* _Written task_
Rewrite the items below with "sneaker" changed to "running shoe" and everything else left as it is. Leave the pictures out of your answer.

(Records of scene-based questions)

%%

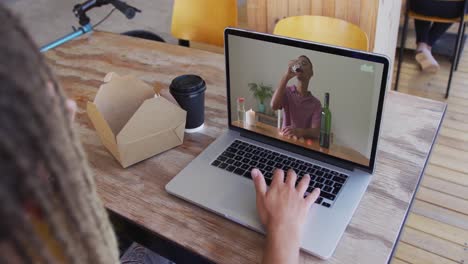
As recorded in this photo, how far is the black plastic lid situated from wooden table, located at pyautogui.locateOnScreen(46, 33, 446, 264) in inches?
4.9

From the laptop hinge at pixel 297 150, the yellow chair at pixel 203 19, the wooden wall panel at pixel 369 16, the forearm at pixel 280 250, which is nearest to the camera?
the forearm at pixel 280 250

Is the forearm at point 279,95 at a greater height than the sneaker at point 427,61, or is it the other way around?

%%

* _Final answer_
As recorded in this photo, how far is the black plastic lid situated from wooden table, located at pyautogui.locateOnScreen(46, 33, 446, 264) in inches?
4.9

From the laptop hinge at pixel 297 150, the yellow chair at pixel 203 19, the wooden wall panel at pixel 369 16, the forearm at pixel 280 250, which is nearest to the camera?
the forearm at pixel 280 250

Is the forearm at point 279,95 at a greater height than the running shoe at point 427,61, or is it the other way around?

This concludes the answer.